━━ Source data
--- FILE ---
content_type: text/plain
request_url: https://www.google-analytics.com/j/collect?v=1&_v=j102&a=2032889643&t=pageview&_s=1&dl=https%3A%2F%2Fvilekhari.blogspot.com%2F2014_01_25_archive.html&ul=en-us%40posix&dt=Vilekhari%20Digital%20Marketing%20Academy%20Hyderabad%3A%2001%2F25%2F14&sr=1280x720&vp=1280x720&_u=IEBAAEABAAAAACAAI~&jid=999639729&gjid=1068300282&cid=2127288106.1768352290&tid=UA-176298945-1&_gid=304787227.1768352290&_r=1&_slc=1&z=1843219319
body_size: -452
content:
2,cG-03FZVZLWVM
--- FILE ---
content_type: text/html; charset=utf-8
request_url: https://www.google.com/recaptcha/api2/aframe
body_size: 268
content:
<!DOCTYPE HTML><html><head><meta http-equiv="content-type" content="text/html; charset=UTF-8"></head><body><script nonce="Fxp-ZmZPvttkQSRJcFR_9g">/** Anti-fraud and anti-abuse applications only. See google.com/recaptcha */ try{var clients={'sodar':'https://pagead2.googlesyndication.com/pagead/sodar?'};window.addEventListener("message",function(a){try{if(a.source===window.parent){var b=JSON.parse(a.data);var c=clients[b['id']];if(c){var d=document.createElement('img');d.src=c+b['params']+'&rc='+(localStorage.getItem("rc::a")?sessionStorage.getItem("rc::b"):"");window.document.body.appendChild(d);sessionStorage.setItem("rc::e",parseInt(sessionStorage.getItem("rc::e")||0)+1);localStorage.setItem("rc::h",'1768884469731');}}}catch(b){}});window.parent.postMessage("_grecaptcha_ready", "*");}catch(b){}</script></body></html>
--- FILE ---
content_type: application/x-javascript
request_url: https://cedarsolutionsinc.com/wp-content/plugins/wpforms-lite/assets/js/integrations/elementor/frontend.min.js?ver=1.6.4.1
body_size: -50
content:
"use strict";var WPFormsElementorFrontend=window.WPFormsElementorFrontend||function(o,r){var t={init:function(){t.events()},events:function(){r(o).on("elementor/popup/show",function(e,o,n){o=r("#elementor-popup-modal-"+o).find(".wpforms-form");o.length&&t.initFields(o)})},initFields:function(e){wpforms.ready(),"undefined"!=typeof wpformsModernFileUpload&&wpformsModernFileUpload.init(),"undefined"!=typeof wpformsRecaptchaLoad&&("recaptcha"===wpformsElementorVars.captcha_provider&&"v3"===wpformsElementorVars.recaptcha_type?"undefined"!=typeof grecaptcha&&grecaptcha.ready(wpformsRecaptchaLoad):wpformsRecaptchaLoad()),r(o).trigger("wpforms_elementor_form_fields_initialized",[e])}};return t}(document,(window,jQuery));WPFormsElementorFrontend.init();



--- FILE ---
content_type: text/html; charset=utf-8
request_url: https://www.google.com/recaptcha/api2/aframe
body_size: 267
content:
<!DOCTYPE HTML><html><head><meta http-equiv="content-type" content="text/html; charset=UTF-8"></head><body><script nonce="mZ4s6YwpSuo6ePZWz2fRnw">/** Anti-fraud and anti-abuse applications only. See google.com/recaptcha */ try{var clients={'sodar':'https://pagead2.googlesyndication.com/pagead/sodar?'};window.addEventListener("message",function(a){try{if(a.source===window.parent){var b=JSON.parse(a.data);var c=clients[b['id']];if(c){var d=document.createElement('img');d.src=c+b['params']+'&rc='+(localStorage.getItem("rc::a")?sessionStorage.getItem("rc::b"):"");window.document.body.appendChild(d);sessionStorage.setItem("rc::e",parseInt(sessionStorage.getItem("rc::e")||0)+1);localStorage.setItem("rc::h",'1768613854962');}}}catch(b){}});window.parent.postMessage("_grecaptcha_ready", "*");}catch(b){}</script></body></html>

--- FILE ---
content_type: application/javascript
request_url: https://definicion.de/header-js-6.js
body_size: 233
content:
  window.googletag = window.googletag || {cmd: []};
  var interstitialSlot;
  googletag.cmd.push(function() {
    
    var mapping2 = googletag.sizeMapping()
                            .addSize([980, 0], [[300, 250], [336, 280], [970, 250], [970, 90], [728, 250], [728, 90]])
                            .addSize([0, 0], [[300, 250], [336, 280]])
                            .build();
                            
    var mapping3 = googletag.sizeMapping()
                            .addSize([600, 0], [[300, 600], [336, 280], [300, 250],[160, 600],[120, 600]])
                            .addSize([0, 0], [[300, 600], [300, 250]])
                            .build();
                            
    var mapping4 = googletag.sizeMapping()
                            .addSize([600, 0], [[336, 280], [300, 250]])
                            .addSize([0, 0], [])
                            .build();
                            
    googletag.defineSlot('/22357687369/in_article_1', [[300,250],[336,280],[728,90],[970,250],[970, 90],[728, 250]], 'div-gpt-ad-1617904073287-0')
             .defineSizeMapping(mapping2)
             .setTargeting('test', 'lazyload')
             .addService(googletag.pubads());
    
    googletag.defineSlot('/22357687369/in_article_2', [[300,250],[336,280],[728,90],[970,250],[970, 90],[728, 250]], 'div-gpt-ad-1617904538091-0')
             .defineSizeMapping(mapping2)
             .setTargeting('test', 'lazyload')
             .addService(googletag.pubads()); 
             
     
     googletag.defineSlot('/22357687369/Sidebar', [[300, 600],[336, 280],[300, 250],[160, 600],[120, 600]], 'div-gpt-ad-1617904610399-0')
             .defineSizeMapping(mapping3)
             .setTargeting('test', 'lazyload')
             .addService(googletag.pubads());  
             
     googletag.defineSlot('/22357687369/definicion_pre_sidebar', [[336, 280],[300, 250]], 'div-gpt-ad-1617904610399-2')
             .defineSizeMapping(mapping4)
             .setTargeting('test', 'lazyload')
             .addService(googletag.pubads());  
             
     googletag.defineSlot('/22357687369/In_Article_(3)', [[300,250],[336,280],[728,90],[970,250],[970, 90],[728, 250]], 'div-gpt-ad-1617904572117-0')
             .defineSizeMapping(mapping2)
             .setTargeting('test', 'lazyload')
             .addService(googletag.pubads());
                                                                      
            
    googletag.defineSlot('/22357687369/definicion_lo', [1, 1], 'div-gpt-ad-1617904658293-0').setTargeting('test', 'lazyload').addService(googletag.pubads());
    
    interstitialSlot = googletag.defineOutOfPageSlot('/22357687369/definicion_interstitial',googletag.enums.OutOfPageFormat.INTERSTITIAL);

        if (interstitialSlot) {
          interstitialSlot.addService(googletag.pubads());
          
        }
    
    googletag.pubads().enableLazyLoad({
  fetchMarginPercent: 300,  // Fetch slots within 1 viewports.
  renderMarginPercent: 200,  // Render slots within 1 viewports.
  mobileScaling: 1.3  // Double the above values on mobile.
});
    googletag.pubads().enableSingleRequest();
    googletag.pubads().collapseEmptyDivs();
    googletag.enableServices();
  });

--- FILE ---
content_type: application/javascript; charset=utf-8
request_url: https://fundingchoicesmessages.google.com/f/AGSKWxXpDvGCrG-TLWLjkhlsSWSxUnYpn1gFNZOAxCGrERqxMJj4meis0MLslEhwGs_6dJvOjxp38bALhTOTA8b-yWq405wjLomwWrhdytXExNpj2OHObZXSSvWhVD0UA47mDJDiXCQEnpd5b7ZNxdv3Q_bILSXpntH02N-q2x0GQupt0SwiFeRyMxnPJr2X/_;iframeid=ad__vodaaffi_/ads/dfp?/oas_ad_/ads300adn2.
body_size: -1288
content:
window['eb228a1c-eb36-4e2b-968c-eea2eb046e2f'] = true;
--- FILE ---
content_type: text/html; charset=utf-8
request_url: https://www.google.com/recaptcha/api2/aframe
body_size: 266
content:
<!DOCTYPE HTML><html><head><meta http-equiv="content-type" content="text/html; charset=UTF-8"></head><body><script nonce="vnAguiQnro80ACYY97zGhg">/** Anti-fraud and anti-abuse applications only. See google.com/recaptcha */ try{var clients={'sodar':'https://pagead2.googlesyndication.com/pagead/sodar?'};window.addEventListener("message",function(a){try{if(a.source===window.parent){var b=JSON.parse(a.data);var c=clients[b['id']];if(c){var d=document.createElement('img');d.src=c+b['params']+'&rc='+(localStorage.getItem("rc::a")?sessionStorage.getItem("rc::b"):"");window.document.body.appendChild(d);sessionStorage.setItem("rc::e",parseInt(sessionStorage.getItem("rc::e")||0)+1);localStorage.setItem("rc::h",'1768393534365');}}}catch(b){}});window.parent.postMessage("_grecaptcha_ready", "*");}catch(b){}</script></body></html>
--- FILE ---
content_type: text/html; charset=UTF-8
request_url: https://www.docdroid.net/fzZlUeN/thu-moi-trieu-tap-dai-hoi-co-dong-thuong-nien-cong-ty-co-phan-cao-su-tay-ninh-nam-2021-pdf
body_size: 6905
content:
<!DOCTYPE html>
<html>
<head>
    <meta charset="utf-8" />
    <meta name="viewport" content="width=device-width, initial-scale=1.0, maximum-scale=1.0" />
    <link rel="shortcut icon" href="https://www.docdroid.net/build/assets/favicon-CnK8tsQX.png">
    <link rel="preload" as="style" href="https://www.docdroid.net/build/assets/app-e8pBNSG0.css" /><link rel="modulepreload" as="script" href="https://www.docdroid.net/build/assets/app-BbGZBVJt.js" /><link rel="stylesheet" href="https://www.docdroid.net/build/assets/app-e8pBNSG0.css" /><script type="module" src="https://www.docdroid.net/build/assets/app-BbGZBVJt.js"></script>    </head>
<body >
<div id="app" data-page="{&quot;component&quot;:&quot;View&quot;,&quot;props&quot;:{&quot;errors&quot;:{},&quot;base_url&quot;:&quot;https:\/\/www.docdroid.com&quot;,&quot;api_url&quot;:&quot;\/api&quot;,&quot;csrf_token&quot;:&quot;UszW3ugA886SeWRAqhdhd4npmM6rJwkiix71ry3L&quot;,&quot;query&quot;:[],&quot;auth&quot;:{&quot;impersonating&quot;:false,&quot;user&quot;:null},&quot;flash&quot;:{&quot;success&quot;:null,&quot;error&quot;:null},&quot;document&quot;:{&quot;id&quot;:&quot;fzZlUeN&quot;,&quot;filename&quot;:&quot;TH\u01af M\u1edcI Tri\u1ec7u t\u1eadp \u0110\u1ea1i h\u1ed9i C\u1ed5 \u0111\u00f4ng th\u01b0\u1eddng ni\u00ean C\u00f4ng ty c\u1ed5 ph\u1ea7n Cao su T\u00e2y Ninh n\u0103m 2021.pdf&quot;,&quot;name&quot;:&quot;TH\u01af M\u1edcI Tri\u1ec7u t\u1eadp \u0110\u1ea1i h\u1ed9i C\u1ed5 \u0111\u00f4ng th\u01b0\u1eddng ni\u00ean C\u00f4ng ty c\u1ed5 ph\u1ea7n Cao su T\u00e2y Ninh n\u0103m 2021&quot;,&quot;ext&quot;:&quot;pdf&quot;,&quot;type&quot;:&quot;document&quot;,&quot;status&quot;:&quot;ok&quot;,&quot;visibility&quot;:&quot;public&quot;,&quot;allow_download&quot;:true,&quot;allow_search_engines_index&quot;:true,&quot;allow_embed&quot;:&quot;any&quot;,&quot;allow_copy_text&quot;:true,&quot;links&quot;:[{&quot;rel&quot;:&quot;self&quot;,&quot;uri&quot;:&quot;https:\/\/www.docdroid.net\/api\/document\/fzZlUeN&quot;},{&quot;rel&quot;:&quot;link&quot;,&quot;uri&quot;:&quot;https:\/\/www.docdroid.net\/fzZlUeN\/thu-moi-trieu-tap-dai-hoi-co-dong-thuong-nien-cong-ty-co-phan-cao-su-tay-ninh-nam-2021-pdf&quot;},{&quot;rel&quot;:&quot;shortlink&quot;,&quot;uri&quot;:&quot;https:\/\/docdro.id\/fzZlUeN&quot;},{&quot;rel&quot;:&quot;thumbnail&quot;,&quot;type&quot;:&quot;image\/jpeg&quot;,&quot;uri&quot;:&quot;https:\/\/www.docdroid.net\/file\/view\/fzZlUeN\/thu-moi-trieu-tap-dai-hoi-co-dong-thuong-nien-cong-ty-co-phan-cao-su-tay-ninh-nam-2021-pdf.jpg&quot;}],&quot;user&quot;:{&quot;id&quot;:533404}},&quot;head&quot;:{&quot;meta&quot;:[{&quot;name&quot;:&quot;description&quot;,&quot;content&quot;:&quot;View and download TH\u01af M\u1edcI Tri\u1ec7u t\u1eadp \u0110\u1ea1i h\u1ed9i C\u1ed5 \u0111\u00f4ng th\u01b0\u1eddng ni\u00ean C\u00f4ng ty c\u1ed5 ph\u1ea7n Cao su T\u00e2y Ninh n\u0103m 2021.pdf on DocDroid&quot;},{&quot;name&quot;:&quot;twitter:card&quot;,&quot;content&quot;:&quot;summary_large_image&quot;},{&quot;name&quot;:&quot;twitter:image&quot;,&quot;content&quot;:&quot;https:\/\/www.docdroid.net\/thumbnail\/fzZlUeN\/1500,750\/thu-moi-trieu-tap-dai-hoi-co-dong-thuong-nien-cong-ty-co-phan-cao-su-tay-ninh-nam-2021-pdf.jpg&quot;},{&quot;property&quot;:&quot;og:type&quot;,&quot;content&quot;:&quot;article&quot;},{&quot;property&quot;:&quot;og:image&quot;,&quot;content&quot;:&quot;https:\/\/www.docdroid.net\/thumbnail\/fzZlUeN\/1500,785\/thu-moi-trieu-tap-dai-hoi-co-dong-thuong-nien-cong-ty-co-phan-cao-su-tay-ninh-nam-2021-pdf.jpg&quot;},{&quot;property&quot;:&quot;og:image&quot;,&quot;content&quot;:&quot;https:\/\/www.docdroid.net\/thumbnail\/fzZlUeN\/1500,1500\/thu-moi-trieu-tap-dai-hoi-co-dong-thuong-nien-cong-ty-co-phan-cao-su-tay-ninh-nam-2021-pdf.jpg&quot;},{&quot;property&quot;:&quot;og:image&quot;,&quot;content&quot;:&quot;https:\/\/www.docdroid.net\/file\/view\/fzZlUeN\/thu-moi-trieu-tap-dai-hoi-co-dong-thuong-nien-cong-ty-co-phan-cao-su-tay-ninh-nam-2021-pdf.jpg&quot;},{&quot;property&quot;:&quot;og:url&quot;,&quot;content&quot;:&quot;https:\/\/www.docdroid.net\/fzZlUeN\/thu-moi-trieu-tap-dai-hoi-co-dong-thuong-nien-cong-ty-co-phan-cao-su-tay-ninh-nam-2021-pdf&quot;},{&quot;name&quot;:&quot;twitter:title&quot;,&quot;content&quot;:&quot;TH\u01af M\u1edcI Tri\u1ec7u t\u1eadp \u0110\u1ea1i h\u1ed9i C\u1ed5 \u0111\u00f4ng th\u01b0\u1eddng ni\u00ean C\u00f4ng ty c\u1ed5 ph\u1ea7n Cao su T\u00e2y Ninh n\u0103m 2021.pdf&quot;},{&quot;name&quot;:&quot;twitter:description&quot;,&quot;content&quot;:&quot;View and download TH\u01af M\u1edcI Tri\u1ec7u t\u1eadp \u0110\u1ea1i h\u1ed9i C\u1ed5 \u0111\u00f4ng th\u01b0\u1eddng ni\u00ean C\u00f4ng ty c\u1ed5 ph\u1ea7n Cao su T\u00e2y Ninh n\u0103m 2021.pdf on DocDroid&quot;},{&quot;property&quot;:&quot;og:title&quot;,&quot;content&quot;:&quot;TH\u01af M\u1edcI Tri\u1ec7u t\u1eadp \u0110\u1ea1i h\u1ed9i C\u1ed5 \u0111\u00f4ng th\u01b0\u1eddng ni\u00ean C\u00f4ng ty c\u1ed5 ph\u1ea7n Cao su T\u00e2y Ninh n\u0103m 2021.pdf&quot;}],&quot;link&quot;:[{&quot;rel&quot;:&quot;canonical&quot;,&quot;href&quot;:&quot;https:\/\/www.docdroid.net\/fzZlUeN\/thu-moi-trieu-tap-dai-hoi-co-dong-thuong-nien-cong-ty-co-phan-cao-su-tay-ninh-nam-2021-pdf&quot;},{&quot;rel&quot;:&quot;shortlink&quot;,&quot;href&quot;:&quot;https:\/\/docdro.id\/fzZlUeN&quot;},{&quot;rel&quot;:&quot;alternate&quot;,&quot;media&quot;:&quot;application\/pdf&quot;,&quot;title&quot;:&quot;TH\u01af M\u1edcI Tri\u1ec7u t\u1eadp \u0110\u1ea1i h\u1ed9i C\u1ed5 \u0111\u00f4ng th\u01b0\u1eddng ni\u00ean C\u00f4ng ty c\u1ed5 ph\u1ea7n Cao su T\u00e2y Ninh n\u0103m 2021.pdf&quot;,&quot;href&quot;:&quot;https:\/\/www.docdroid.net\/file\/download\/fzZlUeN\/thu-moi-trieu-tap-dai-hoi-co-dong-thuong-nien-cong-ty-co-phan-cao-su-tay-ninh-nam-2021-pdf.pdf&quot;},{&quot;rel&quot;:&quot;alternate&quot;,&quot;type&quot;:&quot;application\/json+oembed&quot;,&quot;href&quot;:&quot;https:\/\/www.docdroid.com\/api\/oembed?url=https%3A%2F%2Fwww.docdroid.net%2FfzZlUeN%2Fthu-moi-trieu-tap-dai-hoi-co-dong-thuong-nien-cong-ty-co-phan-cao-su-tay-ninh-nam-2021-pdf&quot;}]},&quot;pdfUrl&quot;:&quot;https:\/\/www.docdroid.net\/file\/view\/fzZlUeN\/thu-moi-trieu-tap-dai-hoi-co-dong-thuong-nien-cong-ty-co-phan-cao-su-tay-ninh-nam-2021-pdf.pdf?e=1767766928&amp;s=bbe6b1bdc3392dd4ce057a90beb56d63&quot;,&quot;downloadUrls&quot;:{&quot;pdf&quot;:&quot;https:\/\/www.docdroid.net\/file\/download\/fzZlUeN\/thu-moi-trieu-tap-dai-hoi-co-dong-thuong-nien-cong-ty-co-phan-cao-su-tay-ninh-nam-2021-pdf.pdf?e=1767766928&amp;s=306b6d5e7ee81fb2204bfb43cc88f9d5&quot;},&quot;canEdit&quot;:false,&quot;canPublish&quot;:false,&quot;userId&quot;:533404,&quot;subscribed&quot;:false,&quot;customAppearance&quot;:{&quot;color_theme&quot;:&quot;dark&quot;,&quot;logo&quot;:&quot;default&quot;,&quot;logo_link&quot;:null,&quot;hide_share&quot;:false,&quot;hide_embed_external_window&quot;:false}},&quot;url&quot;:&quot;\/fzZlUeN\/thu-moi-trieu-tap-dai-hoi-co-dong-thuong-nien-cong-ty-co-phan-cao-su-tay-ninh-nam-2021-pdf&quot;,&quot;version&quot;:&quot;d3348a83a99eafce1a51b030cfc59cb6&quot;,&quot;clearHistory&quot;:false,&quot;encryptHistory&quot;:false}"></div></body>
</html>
━━━━
_Exercise goal_: Where in the entries does the word "interstitialSlot" occur? Copy out each line that has it.

_Response area_:
  var interstitialSlot;
    interstitialSlot = googletag.defineOutOfPageSlot('/22357687369/definicion_interstitial',googletag.enums.OutOfPageFormat.INTERSTITIAL);
        if (interstitialSlot) {
          interstitialSlot.addService(googletag.pubads());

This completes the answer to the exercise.